I recently had the great pleasure of working with the Department of Health and Human Services in New Hampshire. They have employed a company called Abacus Service Corporation to develop a wonderful dashboarding system in order to assist them in their goals of greater transparency (which I hope to review on here eventually, it’s a combination of Metric Studio and Workspace that is significantly easier for end users). Their team is extremely skilled, and they only needed a few days of my time to get them past a few difficult problems. They’ve agreed to let me publish the solution two of those problems.
One of their goals is to publish reports, directly to the public, on various health related issues. While transparency is to be commended, smaller data sets present possible privacy law violations. If data was sparse enough, people could theoretically back calculate in order to determine who specific people are from the data. In order to prevent people from being able to back calculate, the need to suppress additional data. They were able to accomplish their goal, but at a cost of a runtime of around 15 minutes. For a simple dataset, and one is supposed to be consumable by end users on the fly, any run time of more than a few seconds is unacceptable.
Let’s reproduce a sample using the Sales and Marketing cube. In this example we’ll say that any value below 20,000 and above 0 is sensitive and must be suppressed.
In that screenshot we can see the quantity sold for each product line for each quarter. Here we can see that not a single value is below 20,000. However, what happens if we slice by a specific country?

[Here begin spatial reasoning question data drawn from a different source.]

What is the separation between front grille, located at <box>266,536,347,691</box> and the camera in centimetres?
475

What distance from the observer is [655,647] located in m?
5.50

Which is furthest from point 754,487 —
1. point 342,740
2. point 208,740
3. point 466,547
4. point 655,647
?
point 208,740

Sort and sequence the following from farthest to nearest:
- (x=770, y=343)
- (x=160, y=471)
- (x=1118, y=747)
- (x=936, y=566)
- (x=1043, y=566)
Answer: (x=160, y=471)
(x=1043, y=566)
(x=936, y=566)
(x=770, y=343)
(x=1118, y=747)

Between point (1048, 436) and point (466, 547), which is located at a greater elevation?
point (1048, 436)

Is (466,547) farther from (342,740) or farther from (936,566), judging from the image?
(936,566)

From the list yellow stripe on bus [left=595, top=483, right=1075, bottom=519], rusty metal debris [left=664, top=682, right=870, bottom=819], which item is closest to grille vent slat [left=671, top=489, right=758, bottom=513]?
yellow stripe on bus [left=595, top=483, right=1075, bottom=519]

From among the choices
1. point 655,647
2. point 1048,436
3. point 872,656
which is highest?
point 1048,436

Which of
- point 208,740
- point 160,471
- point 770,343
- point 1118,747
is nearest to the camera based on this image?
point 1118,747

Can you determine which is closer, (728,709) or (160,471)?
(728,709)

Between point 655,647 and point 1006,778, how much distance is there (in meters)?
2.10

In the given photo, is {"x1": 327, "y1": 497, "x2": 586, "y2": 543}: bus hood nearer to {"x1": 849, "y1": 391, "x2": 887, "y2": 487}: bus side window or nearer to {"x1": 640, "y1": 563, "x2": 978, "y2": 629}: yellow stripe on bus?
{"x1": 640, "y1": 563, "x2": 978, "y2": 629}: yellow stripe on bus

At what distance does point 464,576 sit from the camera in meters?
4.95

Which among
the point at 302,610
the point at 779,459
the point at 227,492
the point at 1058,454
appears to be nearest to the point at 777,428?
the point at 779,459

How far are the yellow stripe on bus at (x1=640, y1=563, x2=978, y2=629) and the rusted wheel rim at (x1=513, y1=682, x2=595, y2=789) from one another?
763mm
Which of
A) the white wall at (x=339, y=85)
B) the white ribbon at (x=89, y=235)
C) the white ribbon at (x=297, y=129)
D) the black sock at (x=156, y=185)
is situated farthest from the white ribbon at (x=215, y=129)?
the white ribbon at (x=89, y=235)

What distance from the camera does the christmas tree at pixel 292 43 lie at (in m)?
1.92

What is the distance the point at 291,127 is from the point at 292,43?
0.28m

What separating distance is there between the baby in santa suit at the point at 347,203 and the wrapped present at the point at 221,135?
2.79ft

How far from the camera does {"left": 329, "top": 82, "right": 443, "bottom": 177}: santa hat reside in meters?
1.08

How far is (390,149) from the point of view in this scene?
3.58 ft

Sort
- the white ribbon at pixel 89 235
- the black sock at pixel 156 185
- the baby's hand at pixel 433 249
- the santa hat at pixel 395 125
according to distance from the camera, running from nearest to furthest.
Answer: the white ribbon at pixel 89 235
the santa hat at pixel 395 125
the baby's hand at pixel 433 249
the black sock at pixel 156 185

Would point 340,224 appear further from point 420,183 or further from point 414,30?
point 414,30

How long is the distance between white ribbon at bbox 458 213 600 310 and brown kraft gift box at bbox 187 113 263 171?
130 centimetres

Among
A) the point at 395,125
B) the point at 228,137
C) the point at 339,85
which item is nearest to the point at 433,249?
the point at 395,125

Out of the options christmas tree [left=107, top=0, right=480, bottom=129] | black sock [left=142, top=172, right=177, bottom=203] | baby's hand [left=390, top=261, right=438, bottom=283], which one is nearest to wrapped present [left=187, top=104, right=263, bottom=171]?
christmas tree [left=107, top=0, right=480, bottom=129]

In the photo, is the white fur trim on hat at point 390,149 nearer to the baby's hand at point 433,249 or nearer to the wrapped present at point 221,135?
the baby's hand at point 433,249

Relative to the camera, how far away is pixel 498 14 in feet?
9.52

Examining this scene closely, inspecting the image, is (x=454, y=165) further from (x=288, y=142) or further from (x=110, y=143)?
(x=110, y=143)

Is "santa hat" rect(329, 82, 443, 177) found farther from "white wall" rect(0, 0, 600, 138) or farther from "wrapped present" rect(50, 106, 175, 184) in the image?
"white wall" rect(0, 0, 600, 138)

Here we see the same data set sliced by Italy. We can instantly see many instances of sensitive data being displayed (remember, anything below 20,000 and above 0 is sensitive). For ease of understanding, I’m going to call rename Quantity as “Check Measure”.
Suppressing those values is a simple matter of:
if([Check Measure] not between 1 and 20000) then ([Check Measure]) else (null)
Save that expression in a new data item called Pass 1.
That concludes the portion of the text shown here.